What is a Firewall?
A firewall is a software or hardware system designed to prevent unauthorized access to an individual computer or network of computers. They are used mostly as a first line of defense to protect your device or network from online threats such as hackers, viruses, Trojans, and worms.
Every time you are connected to the Internet, your computer is exposed to all sorts of dangerous programs and malicious people that want to infiltrate your computer to steal your personal information, send spam emails to your inboxes, or use your computer to launch attacks on other computers.
A good firewall system blocks attackers from trying to infiltrate your system and prevents your data and information from flowing out to the bad guys.
Figure 1. Like a brick wall, a firewall acts as a barrier to protect your computer from online threats
Firewalls have a similar function as the drawbridge and the portcullis grate in front of the entrance on a medieval castle – controlling who can go in and out.
While a castle has its fortified entrance through which both the defenders and attackers have to pass, a computer – either a standalone machine or computer network –has its firewall at the access point for connecting to the outside world.
Hardware vs. Software Firewalls
A firewall can be implemented using either software or a separate physical device (usually for large networks) or a combination of both.
Hardware firewalls are built into the routers. They are designed to protect all the devices connected to a network . If you are connecting to the internet through a broadband router, the router’s firewall is already protecting your device.
Software firewalls are included in Microsoft operating systems such as Windows XP, Vista, 7, 8, and 10 and it is turned on by default. Window’s firewalls generally provide less protective features than those purchased from antivirus vendors. One notable feature missing from Windows has been two-way controls to restrict what travels out from your device as well as what comes in.
Firewalls made by internet security companies can provide two-way protection and may also block malware and other malicious programs.
Firewalls Examine Data Packets Entering and Leaving the Network
Firewalls essentially work by examining data packets entering and leaving your computer or network.
In particular, a firewall looks at the sender/recipient IP addresses and the TCP/UDP port information to see if this agrees with the security rules defined by you or your network administrator. Packets that fail to match the given rules or criteria are either dropped or rejected. This prevents hackers from getting into your device and stealing your personal information such as your passwords and bank account numbers.
Filtering packets of data is at the core of how a firewall operates. Modern firewalls can filter traffic based on many packet attributes such as the IP addresses of the source or destination, domain names, key words, applications sending and receiving the data, and specific ports.
There have been many changes to the mechanics of how this is done since the theoretical concept of a firewall was publicized in 1988.
Analyzing a Packet’s “State of Mind”
Packet filtering only allows packets to pass through the firewall if they match the established rules. These rules can be either set by default or specifically defined by the computer’s administrator.
These filters look at each packet individually, usually by looking at the IP addresses of the sender and recipient and the port number. In addition, they don’t analyze whether or not a packet is part of larger stream of traffic or store information about the “state” of the specific connection. For this reason, they are called “stateless” filters. A stateless firewall requires less memory, and can be faster than the more advanced stateful” filters. However, they are unable to make decisions based on the overall communication between hosts.
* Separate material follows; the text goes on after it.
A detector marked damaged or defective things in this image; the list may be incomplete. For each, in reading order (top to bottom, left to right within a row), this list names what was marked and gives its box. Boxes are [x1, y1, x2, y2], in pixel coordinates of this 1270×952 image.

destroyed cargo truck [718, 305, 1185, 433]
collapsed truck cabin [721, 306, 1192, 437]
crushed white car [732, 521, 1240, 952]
“Stateful” firewall filters are able to distinguish between the various types of packets used for different types of connections. They do this by keeping packets long enough to decide on the overall “state” of the communication stream and determine whether or not a packet is the beginning of a new connection, part of an ongoing connection, or not part of any connection. A “stateful” firewall can have the connection state as a criteria in addition to the preceding static rules.
Application firewall filters look closer at the specific applications and protocols being used. This background helps the firewall determine if an unwanted message is trying to bypass the firewall by using a different port, manipulating the basic structure of a protocol, or encapsulating data within SSL encryption.
In practice, many firewalls use several techniques in concert.
A Firewall Doesn’t Provide Comprehensive Protection
One thing to note is that a firewall only acts as a first line of defense. It doesn’t provide comprehensive protection against all threats such as most viruses, spam messages, and malware.
If you want a more comprehensive protection for your device, you should also install the latest antivirus and antimalware programs.
Additionally, a VPN is recommended to secure your web browsing and your WiFi internet connection at public WiFi hotspots. A VPN encrypts all your internet traffic, which prevents hackers and snoopers from stealing your private information.